His small but sullen horn,

As oft he rises midst the twilight path,
Against the pilgrim borne in heedless hum,—

Now teach me, maid composed,

To breathe some soften'd strain

Whose numbers, stealing through thy dark'ning vale, May not unseemly with its stillness suit;

As musing slow I hail

Thy genial loved return.

For when thy folding-star arising shows
His paly circlet, at his warning lamp
The fragrant Hours, and Elves
Who slept in buds the day,

And many a Nymph who wreathes her brows with sedge

And sheds the freshening dew, and lovelier still

The pensive Pleasures sweet,

Prepare thy shadowy car.

Then let me rove some wild and heathy scene;
Or find some ruin midst its dreary dells,
Whose walls more awful nod

By thy religious gleams.

Or if chill blustering winds or driving rain
Prevent my willing feet, be mine the hut
That, from the mountain's side,
Views wilds and swelling floods,

And hamlets brown, and dim-discover'd spires,
And hears their simple bell; and marks o'er all
Thy dewy fingers draw

The gradual dusky veil.

While Spring shall pour his showers, as ort he wont,
And bathe thy breathing tresses, meekest Eve!

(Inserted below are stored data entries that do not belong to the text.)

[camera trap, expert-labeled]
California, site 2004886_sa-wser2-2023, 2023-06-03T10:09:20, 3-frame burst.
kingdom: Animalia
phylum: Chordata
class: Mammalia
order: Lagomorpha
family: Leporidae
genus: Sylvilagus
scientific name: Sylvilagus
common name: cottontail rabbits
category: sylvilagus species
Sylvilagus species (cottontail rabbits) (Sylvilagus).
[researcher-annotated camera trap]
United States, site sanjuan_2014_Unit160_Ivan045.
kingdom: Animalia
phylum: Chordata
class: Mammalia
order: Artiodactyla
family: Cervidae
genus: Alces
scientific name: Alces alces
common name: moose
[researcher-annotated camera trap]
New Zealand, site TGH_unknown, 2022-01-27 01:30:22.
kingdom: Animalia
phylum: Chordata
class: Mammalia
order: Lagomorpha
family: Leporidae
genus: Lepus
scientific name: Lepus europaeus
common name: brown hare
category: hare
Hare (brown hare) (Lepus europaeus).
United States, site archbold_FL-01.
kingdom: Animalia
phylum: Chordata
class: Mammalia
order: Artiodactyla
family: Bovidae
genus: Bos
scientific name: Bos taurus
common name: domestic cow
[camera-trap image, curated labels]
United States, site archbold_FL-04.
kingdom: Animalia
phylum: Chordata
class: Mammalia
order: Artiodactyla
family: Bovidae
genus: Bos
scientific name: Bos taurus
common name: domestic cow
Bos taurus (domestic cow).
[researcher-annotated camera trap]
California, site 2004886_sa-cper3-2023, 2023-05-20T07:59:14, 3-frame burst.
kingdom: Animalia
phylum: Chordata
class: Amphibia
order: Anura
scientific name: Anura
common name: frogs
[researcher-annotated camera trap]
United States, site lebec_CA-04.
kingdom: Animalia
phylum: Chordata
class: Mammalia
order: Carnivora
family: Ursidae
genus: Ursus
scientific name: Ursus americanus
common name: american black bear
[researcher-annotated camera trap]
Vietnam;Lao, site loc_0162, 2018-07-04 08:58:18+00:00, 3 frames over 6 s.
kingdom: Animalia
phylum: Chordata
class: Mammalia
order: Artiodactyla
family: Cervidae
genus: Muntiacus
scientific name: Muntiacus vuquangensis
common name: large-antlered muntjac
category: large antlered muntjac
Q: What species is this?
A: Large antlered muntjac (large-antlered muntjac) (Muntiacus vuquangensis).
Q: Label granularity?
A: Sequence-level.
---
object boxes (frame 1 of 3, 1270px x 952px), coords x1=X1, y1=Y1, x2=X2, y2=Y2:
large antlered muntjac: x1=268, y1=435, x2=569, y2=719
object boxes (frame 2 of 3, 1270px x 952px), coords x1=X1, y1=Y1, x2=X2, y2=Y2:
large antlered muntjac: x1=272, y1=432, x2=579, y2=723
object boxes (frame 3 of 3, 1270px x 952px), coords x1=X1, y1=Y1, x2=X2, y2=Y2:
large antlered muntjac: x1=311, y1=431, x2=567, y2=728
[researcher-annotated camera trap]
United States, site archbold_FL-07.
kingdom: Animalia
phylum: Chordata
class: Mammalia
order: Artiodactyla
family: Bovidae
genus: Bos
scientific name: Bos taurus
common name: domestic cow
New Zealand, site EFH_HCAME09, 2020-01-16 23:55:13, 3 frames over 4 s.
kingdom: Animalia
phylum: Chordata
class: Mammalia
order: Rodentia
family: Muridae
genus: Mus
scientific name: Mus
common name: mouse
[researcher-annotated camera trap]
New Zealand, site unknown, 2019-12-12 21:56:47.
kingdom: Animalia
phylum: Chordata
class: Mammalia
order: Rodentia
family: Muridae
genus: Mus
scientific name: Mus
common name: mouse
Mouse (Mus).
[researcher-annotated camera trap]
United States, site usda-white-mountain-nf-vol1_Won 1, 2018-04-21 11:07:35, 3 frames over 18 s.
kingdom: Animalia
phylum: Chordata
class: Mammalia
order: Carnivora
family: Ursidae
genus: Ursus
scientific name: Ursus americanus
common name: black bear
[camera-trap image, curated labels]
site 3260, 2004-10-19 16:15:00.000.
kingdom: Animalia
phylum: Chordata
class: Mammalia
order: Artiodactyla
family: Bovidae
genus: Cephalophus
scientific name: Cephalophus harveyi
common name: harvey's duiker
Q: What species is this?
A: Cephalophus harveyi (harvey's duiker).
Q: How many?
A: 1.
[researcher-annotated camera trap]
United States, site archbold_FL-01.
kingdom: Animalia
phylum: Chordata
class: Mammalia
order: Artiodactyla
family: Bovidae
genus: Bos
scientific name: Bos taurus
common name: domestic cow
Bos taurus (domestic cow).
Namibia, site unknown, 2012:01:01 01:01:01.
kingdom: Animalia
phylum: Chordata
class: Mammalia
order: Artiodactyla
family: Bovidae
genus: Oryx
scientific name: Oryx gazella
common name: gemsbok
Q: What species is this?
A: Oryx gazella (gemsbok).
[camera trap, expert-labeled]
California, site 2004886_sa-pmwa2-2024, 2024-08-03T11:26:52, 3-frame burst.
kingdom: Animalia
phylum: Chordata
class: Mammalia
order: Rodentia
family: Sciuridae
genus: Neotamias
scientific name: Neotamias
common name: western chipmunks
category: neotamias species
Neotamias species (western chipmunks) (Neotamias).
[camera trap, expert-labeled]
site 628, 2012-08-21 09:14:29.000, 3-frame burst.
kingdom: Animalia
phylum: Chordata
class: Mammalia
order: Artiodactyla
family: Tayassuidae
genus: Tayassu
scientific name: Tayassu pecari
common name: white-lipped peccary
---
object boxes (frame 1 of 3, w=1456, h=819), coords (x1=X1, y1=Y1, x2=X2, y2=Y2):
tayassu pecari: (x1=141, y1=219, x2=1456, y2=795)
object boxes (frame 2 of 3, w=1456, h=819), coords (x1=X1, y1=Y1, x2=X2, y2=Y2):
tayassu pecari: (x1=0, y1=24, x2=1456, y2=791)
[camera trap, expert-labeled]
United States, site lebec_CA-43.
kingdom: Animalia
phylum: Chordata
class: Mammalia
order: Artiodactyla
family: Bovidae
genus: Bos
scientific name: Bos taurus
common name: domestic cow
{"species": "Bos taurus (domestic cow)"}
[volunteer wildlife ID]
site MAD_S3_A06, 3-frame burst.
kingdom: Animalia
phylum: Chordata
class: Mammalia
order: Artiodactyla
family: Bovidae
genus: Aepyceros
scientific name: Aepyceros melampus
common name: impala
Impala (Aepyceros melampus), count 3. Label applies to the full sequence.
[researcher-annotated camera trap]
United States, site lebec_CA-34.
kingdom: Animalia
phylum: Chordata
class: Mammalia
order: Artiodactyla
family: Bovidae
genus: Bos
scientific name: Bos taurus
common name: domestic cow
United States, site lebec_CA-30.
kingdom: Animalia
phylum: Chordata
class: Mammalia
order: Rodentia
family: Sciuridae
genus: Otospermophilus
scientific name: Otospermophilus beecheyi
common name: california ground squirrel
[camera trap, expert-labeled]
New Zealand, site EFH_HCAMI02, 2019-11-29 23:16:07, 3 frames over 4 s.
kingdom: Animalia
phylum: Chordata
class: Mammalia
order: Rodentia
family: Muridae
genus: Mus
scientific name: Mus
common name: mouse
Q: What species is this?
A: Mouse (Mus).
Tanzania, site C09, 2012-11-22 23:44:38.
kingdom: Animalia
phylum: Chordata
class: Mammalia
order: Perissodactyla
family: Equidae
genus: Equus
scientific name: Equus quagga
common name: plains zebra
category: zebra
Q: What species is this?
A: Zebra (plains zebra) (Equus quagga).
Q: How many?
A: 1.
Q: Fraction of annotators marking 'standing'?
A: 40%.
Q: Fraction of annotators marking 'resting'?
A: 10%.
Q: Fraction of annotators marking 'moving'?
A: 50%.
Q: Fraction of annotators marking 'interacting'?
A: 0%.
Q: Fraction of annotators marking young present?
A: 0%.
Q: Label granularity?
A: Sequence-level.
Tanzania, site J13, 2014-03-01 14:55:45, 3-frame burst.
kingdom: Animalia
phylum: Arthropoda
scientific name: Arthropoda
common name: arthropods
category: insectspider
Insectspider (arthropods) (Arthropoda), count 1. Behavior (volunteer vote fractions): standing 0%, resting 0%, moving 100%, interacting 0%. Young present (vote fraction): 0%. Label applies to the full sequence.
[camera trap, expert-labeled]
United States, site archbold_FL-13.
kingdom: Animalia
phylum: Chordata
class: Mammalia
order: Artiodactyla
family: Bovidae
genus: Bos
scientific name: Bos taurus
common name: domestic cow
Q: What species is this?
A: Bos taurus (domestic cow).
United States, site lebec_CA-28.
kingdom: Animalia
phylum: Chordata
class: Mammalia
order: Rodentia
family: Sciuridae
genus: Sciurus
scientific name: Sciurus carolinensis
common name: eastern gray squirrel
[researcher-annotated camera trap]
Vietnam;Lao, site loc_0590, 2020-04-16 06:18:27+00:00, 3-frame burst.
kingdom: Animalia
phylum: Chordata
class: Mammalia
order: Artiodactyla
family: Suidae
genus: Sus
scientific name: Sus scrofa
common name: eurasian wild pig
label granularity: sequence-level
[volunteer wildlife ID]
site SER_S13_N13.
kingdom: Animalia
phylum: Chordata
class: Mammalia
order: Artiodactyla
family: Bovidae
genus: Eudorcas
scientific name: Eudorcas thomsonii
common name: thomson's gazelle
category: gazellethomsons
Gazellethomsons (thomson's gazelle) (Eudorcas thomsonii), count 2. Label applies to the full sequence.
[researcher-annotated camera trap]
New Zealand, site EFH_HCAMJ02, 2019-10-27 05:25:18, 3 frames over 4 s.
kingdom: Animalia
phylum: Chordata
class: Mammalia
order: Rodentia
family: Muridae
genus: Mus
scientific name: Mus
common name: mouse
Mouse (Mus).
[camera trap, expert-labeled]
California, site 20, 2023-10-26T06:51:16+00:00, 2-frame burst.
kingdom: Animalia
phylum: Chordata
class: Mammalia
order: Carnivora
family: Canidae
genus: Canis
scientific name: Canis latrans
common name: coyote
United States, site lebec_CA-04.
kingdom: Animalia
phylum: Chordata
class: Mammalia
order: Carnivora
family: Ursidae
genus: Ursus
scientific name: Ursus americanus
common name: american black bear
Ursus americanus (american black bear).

While Summer loves to sport
Beneath thy lingering light;

While sallow Autumn fills thy lap with leaves;
Or Winter, yelling through the troublous air,
Affrights thy shrinking train

And rudely rends thy robes;

So long, regardful of thy quiet rule,

Shall Fancy, Friendship, Science, smiling Peace, Thy gentlest influence own,

And love thy favourite name!

W. COLLINS.

147. ELEGY WRITTEN IN A COUNTRY
CHURCH-YARD.

The curfew tolls the knell of parting day,
The lowing herd winds slowly o'er the lea,
The ploughman homeward plods his weary way,
And leaves the world to darkness and to me.

Now fades the glimmering landscape on the sight,
And all the air a solemn stillness holds,
Save where the beetle wheels his droning flight,
And drowsy tinklings lull the distant folds :

Save that from yonder ivy-mantled tower
The moping owl does to the moon complain
Of such as, wandering near her secret bower,
Molest her ancient solitary reign.

Beneath those rugged elms, that yew-tree's shade
Where heaves the turf in many a mouldering heap,
Each in his narrow cell for ever laid,

The rude Forefathers of the hamlet sleep.

The breezy call of incense-breathing morn,
The swallow twittering from the straw-built shed,
The cock's shrill clarion, or the echoing horn,
No more shall rouse them from their lowly bed.

For them no more the blazing hearth shall burn
Or busy housewife ply her evening care:
No children run to lisp their sire's return,
Or climb his knees the envied kiss to share.